Render the records as a numbered list with blank lines omitted, starting with the line containing "Looking at the photograph" and continuing through the end of the records.

— start Provided records —

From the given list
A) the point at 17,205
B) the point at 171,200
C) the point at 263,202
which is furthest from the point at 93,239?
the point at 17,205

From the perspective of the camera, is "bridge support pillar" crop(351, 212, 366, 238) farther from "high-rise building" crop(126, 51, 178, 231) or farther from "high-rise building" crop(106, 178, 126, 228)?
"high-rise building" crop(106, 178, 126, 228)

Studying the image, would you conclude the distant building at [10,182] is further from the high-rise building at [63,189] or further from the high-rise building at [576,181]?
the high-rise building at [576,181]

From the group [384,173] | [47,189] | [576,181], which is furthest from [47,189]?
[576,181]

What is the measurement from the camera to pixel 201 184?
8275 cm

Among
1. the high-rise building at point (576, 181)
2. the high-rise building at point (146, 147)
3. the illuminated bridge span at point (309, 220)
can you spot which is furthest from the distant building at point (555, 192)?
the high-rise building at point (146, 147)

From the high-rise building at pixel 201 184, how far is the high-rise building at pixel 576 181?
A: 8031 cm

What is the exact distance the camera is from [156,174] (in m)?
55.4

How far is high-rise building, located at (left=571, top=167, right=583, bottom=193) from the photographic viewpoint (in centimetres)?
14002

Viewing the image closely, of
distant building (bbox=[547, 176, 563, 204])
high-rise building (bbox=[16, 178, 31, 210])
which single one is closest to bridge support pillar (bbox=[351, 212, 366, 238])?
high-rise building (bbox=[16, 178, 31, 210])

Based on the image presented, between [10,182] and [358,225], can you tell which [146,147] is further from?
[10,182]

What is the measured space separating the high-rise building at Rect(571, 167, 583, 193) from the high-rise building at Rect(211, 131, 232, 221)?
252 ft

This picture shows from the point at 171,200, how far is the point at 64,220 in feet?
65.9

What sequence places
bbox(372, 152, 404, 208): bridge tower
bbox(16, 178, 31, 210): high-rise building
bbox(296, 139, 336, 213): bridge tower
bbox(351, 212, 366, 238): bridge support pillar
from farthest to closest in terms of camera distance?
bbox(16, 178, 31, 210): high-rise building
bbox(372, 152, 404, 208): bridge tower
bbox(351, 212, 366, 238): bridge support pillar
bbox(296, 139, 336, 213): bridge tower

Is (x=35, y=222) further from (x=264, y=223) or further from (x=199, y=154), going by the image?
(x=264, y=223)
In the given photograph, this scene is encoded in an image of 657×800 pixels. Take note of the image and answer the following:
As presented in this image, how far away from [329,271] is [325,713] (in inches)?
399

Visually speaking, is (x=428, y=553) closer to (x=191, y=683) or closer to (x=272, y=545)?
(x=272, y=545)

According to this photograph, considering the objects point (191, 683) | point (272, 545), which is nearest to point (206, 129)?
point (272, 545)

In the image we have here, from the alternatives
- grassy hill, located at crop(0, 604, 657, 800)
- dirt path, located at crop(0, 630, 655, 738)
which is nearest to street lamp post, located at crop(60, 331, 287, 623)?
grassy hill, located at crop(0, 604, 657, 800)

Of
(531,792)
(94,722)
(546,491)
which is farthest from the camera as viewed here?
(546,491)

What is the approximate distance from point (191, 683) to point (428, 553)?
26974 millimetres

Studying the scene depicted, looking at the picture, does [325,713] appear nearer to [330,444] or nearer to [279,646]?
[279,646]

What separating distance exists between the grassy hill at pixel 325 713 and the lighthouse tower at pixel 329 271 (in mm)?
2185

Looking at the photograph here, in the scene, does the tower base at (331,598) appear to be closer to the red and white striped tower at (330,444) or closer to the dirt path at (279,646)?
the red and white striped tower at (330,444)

— end Provided records —

Result:
1. Looking at the photograph here, in the scene, does the tower base at (331,598) appear to be closer to the red and white striped tower at (330,444) or closer to the dirt path at (279,646)?
2. the red and white striped tower at (330,444)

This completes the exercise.